There are three times as many countries using carbon pricing as there were a decade ago. More are getting on board every year, including China and Mexico; 10 states in the United States already use carbon pricing, and it’s a ballot question in Washington State in next month’s midterms.

We now have the benefit of 45 working examples of carbon pricing around the world. We know that we can design carbon pricing to be progressive and revenue-neutral. We know that we can design carbon pricing to protect business competitiveness. We know it reduces emissions over time. We know that carbon pricing works.

Meanwhile, the debate on carbon pricing continues to simmer here in Canada. It has turned into an election issue in 2018, and will likely remain one in 2019. And fair enough: Canadians should have a healthy public debate about new policies. But those debates should be grounded in evidence.

We talk a lot about effective and cost-effective policy here at the Ecofiscal Commission, but lately it has felt like there is something more fundamental at stake. There are plenty of facts and real-world data to bring forward. We shouldn’t have to rely on misinformation, distortions or falsehoods to get our points across.

The Nobel Prize and the IPCC report are just two more data points in a sea of evidence. Climate change is real, climate change is a problem and climate change deserves a serious policy response. There will be disagreements over how we move forward, but we need to tell the truth. We need to hold each other to account.

So let’s keep using evidence – there’s plenty to go around.

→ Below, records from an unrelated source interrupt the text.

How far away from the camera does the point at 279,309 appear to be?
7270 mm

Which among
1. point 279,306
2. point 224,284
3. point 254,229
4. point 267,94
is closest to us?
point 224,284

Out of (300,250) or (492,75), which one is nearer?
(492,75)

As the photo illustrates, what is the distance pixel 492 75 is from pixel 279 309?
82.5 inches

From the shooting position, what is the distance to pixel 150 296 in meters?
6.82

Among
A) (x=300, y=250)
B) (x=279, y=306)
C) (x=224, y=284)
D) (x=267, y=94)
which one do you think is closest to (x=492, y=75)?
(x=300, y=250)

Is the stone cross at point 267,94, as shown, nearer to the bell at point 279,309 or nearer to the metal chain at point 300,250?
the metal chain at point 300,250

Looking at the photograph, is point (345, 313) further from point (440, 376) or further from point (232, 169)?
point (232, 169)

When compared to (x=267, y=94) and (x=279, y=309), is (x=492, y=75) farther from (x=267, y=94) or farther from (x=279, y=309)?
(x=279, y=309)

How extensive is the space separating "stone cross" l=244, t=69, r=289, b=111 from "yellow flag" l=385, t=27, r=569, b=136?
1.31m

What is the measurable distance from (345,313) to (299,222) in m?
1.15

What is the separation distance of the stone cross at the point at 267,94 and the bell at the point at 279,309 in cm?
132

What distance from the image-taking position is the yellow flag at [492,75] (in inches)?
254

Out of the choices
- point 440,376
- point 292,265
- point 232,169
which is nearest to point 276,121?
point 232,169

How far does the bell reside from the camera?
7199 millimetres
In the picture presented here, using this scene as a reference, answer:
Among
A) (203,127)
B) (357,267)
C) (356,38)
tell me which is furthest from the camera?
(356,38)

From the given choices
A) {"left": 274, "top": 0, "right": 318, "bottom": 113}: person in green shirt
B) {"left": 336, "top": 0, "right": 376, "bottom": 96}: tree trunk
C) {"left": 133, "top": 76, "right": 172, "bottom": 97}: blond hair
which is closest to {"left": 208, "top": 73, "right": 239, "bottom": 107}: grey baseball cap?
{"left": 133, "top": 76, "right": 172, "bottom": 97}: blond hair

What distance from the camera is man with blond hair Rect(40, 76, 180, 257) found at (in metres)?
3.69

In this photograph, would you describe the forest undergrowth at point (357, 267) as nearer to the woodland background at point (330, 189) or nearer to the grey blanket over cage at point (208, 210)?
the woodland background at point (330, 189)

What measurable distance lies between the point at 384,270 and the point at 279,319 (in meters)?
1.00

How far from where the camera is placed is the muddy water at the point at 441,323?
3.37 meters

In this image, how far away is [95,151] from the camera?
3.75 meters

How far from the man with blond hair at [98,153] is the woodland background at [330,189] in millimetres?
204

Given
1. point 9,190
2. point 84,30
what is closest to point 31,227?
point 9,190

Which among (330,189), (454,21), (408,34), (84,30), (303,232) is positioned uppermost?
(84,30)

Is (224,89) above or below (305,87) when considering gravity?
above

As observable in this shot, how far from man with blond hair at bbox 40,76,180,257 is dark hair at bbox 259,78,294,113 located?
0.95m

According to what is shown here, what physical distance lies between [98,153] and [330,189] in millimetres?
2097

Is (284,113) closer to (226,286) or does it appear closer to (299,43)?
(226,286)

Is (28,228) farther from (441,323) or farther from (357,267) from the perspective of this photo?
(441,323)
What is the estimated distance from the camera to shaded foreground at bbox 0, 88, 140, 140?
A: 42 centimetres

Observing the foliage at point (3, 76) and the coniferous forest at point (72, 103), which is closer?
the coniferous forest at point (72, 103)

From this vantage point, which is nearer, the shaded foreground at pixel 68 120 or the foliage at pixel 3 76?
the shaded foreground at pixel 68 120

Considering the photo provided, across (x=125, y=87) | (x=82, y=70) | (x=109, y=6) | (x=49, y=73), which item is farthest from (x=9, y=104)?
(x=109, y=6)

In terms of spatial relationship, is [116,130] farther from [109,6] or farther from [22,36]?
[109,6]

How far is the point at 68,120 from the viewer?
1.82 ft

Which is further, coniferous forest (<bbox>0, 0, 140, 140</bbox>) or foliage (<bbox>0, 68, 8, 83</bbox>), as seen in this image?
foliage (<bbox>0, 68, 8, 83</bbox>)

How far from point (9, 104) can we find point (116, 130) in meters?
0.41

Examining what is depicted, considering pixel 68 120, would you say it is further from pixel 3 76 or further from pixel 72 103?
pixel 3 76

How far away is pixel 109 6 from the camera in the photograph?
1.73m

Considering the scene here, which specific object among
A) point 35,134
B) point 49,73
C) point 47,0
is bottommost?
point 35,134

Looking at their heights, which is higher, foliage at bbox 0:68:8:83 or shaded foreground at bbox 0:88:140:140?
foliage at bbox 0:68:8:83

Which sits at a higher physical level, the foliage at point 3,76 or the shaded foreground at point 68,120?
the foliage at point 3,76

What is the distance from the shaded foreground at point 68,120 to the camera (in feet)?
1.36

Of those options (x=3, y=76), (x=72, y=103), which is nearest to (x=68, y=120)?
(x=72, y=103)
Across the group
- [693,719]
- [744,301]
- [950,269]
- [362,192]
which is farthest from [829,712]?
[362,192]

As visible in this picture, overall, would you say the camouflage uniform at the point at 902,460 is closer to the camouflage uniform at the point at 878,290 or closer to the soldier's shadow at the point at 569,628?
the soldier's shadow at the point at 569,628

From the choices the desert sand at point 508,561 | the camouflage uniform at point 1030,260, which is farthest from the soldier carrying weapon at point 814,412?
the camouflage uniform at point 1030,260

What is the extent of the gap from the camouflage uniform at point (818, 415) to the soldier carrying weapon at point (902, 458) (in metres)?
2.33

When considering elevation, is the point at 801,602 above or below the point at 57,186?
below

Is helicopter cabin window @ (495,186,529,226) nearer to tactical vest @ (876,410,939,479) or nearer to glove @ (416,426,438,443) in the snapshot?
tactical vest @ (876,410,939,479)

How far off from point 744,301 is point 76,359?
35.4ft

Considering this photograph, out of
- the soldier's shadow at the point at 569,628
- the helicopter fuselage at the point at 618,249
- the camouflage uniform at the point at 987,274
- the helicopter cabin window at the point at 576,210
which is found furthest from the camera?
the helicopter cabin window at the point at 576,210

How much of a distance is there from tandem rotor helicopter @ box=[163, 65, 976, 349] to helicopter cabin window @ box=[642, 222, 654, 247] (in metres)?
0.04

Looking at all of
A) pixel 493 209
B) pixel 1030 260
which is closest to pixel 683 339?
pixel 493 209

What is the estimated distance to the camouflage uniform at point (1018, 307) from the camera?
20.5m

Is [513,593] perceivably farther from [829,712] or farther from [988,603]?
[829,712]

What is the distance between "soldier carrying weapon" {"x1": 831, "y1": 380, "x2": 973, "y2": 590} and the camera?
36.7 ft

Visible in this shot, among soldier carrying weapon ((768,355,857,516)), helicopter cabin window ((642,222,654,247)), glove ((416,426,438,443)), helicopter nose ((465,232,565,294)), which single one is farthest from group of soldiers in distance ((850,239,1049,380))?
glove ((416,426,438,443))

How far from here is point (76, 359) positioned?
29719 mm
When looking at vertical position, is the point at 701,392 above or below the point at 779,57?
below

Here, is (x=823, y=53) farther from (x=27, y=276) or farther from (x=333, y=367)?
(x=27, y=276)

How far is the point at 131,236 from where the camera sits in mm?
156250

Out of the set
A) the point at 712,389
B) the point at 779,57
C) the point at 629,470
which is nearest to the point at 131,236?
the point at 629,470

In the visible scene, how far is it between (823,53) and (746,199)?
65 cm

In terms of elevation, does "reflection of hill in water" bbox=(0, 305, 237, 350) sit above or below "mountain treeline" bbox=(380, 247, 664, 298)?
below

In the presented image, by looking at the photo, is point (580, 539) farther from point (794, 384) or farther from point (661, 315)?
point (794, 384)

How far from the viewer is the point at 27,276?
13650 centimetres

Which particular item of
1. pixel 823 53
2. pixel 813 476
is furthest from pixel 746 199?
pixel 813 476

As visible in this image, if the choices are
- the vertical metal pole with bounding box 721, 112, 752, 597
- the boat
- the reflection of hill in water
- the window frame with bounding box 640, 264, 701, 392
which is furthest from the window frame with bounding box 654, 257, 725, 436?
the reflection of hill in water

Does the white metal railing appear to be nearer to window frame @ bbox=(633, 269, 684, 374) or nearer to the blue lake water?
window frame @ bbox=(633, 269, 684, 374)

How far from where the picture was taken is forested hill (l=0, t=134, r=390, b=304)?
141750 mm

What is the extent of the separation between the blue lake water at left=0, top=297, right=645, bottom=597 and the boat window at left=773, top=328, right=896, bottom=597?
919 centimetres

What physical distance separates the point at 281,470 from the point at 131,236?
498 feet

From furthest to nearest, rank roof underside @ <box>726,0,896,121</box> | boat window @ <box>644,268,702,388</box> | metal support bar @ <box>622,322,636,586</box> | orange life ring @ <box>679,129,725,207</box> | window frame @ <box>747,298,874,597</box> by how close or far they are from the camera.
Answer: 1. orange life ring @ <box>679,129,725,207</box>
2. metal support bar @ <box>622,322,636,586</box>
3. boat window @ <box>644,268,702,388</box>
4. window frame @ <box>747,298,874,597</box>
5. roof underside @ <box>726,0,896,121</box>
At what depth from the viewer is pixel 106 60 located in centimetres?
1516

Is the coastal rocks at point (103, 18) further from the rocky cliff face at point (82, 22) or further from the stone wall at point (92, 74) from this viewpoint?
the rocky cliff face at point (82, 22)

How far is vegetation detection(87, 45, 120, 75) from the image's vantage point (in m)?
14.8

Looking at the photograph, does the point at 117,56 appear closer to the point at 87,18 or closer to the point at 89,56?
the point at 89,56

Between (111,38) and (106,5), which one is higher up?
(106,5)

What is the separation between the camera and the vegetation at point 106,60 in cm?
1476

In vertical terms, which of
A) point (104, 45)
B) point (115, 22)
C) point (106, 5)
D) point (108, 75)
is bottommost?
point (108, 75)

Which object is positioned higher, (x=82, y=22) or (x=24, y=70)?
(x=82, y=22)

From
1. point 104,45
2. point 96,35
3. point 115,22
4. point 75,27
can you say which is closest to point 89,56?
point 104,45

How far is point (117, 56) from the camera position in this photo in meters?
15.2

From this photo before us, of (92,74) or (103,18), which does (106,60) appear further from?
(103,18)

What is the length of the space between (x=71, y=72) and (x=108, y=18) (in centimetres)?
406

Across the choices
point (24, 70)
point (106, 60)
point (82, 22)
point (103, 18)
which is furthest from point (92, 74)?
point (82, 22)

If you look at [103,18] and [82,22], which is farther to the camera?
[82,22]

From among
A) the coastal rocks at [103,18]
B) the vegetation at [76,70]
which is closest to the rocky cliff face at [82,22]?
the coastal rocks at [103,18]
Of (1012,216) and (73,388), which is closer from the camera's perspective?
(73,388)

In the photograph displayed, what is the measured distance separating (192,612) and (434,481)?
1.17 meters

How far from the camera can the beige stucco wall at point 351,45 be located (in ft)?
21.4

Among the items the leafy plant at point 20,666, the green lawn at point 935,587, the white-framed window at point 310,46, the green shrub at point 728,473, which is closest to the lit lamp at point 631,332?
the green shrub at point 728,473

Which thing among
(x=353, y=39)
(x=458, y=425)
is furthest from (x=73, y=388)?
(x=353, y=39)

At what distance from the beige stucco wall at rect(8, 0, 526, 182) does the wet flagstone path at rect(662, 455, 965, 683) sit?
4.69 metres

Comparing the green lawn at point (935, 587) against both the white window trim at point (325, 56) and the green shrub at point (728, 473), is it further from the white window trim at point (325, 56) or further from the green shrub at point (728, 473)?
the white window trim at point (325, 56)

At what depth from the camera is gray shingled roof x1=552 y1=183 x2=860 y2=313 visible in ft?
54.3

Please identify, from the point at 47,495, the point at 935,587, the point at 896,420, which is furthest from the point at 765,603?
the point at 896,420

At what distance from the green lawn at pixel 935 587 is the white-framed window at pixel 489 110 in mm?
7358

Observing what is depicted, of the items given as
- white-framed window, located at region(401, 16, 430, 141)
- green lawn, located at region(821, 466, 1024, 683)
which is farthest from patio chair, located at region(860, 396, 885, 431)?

This piece originally appeared in the Globe & Mail on October 9, 2018

4 comments

  1. Yogi Hemant Panchpor

    I believe that carbon pricing is not working for businesses ad well as common people. We need to agressively push green technological innovation through public and market economies. We need to see the change in energy structure using more of hydel energy and wind, solar and biogas technologies through enthusiastic young people in colleges and universities. The climate change is real, fighting on objectional issues is real time waster!

    • Brendan Frank

      Hi Yogi,
      Carbon pricing does push technological innovation! It provides businesses, citizens, everyone with an incentive to innovate and find ways to avoid paying it. Grassroots enthusiasm is important, but we need smart policy as well.

  2. Tony Lohnes

    My comments on CBC – Climate change, it’s a happening (a tax)…how can low income people afford it?? How can low income seniors afford it? It’s well over due to raise wages so that low income people can also fight climate change. Seriously, it’s only the 1% that can afford to fight it. Not someone making less than 15 dollars an hour. Raise the wages so that people can live. Tax tax….but no one thinks about this in a bigger picture. Raise seniors wages… you need to have more money to pay more tax. It’s only common sense. If you made a good living wage, you would not have to work 2 or three jobs seven days a week. Having stores open day and night with stores having lights on isn’t helping the environment. It’s not helping family life either. We all must wake up and realize to fight climate change we must make changes for the better. To fight climate change everyone has to be involved. Poor people are stuck on fossil fuels…its because they do not have the money to get electric cars, solar or wind. Why not close stores on Sundays and a couple of evenings a week? Surely we can make more sacrifices for the earth . It’s the corporations who are ruining our planet and we are allowing them to do so. Pot it’s legal now, but did you think about all the electricity they use to grow this stuff so that you can get high? It’s not good for the environment either. This is just a cash grab once again for the government. Instead of getting it on the black market, they are the dealers. I do think for medical purposes this may help you but to dope up the mass population isn’t a good idea. We are destroying our planet , btw if you are doped up, then you don’t care what’s happening . The government loves it , it’s their plan.

  3. Darshan Dhaliwal

    I am a low income senior. I have no problem in paying carbon tax because it will save our future generations.